The production design is amazing. The house itself is dilapidated and crummy. The walls open up into caverns and dark pits filled with the staring faces of those they’ve left behind. The lighting and set design really amp up the horror elements without drawing too much attention to themselves. They work subconsciously.

This movie scared me. Like deeply frightened me many times. It doesn’t follow the typical haunted house trajectory. They get to the house. It’s nice, but somethings off. The ghouls slowly become more intense until a crescendo. Here, the horrors start at a fever pitch and things never settle down. There’s no slow build here. The movie begins in the deep end and you have to sink or swim on your own.

I loved the ending to this movie too. A good ending can save a mediocre ending, and a bad ending can kill a great movie for me. This one really worked for me. I’ll spoil it in the later section if you want to know how it all ties together, but for now I’ll just say it comes together thematically in a really wonderful way.

The movie is scary. The story is powerful. The ending is satisfying. The performances are great. This one is a big cup of tea for me. A


Bol and Rial fled South Sudan. The danger was closing in, and a crowd of people gathered to get on the last bus out of town. The bus was full, and they were only taking children. Bol found a little girl without parents and snatched her up claiming she was his own. This got Bol, Rial, and the girl a spot on the bus. The girl’s mother chased the bus trying to get her daughter back.

The trip ended up on a fishing boat to cross the sea. The boat capsized, and the girl drowned. Bol tried to save her but couldn’t. The question of whether he could’ve done more weighs heavily on him.

However, once they enter Britain, they must keep up the act that their daughter is dead. This weighs on Rial. She is traumatized by the violence in her home and by the racism in Britain. She sees the ghosts haunting them and knows they owe this night witch a debt. They used the girl to escape and let her die.

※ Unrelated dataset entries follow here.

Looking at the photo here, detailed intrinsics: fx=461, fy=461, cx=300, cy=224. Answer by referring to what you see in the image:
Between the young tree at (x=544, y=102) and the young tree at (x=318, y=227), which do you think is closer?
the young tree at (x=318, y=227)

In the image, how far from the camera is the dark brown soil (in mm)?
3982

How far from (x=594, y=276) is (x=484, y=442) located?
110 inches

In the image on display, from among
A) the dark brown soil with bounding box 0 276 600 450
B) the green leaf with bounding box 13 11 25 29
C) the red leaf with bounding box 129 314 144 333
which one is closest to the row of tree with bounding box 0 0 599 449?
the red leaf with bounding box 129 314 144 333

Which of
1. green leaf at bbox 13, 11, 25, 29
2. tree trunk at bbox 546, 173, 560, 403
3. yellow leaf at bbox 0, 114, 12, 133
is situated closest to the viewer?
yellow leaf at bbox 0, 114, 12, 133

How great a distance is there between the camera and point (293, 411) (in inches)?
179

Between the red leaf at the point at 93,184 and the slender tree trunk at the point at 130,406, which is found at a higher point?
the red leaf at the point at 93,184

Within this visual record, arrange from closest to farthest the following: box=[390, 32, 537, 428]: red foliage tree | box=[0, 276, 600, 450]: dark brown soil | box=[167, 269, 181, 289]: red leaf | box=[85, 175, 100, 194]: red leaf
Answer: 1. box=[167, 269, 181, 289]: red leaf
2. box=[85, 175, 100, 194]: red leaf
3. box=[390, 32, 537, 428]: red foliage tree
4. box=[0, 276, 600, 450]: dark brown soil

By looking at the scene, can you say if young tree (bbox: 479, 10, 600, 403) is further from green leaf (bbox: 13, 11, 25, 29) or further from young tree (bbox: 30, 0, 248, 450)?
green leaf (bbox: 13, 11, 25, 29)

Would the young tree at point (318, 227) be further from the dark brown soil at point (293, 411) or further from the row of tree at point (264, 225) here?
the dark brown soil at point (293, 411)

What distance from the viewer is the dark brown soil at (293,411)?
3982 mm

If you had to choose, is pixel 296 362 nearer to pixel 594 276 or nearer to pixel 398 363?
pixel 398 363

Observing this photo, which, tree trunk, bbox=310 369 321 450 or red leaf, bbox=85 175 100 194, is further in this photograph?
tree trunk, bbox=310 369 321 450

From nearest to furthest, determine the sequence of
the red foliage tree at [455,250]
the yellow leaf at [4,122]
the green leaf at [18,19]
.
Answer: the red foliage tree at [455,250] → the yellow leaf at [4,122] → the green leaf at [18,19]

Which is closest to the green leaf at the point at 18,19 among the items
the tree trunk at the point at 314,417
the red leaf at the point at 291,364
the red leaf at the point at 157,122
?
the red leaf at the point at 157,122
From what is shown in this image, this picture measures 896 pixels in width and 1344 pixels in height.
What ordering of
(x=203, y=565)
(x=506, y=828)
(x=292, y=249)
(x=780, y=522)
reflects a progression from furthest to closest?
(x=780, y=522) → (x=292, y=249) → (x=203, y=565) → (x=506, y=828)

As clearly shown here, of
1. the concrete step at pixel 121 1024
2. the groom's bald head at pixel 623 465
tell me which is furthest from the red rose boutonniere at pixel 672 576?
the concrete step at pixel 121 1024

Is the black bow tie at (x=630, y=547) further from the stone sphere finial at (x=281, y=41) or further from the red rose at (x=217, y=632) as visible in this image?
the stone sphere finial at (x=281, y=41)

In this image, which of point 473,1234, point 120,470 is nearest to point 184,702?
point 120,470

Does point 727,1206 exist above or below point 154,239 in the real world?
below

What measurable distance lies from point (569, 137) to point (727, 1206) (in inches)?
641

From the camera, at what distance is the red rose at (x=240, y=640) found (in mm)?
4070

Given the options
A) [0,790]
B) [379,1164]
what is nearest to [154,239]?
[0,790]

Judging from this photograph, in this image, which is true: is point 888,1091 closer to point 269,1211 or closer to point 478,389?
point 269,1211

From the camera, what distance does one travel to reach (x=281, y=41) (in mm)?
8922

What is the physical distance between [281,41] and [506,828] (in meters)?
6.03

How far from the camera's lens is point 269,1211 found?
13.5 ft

The night witch begins tormenting them both with horrifying visions finally it makes them an offer, give the night witch Bol, and he will give them back Nyagak, their daughter.

This horrifies Bol. Rial is conflicted. After an incredibly intense climax, Bol concedes. He surrenders to the night witch. It gets pretty gnarly and horrifying. Then Rial attacks the night witch and kills it knowing they can never erase their mistakes, but they can live with them. They must make their peace and continue living.

The film ends with the couple reconnecting and embracing their new life without rejecting their past. They are optimistic, but are surrounded by the ghosts from their past. They can’t get rid of them, but they can live in peace with them.